Losing the first debate in a presidential race is hardly fatal. I learned this first-hand as a panelist in the first debate in 1984 between President Reagan and Walter Mondale. Reagan performed like a zombie that night while Mondale had the best 90 minutes of his entire political career. Reagan fared better in the second debate and won reelection going away. Of course Reagan didn’t have a controversial war like Iraq to defend, though his hard-line policies in the Cold War were widely condemned by liberals. And Reagan was a great public performer, period. That can’t be said about Bush. But the president has the gift of self-discipline–when he chooses to tap it. As a candidate for governor of Texas in 1994, he infuriated reporters by reciting his four-point agenda over and over and over, no matter what they asked about. His media adviser in that race, Don Sipple, said he had never worked for a more disciplined candidate. Against Gore six years later, Bush showed the same iron discipline. He refused to be rattled or become peevish when Gore sighed loudly or attempted to intimidate him by leaving his podium and walking over to Bush’s. In the Gore debates, Bush displayed that trait which scholar Fred Greenstein of Princeton insists is the most important in a president–emotional intelligence.
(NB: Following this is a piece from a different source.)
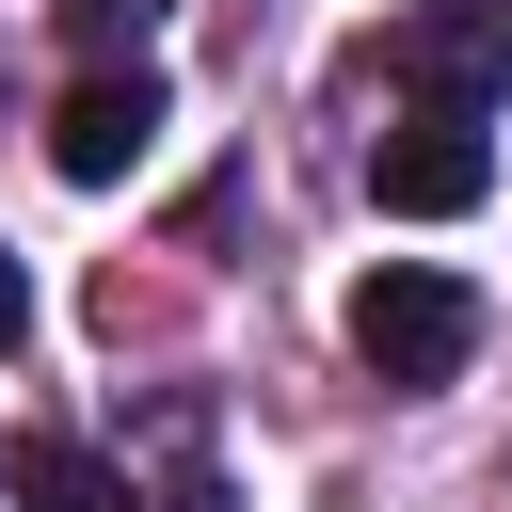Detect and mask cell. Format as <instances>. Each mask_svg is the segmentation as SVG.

That wasn’t the case in last Thursday’s debate. Bush forgot what has worked so well in his recent speeches, twitting Kerry and taking a you-won’t-believe-this approach to Kerry’s public statements. Crowds respond with laughter. At the Miami debate, however, Bush took a different tack. At times, he appeared indignant, and he lost what political commentator Mort Kondracke calls the “body language” contest. He was oblivious to how he might look when TV broadcasts of the debate turned to reaction shots of one candidate while the other was talking. This did not work to Bush’s favor.
This assessment strikes me as correct, although it’s not one that’s particularly flattering to Bush. While the terms of the debate clearly favored Kerry, given that the focus was on Bush’s record rather than his and he came into it trailing in the polls. And Kerry is in full-time campaign mode whereas Bush still has to serve as president, including things like visiting hurricane victims when he arrives in Miami rather than taking the time to get a manicure. A debate is indeed a “burden” for the frontrunner, since the best he can hope for is to emerge still ahead.
Still, Bush knew coming into the debate that he faced these disadvantages and that this is a very tight race. He owed it to his supporters–and to the country, given that he contends we’ll be more secure in a second Bush administration than under Kerry–to give his best effort. He clearly didn’t do that.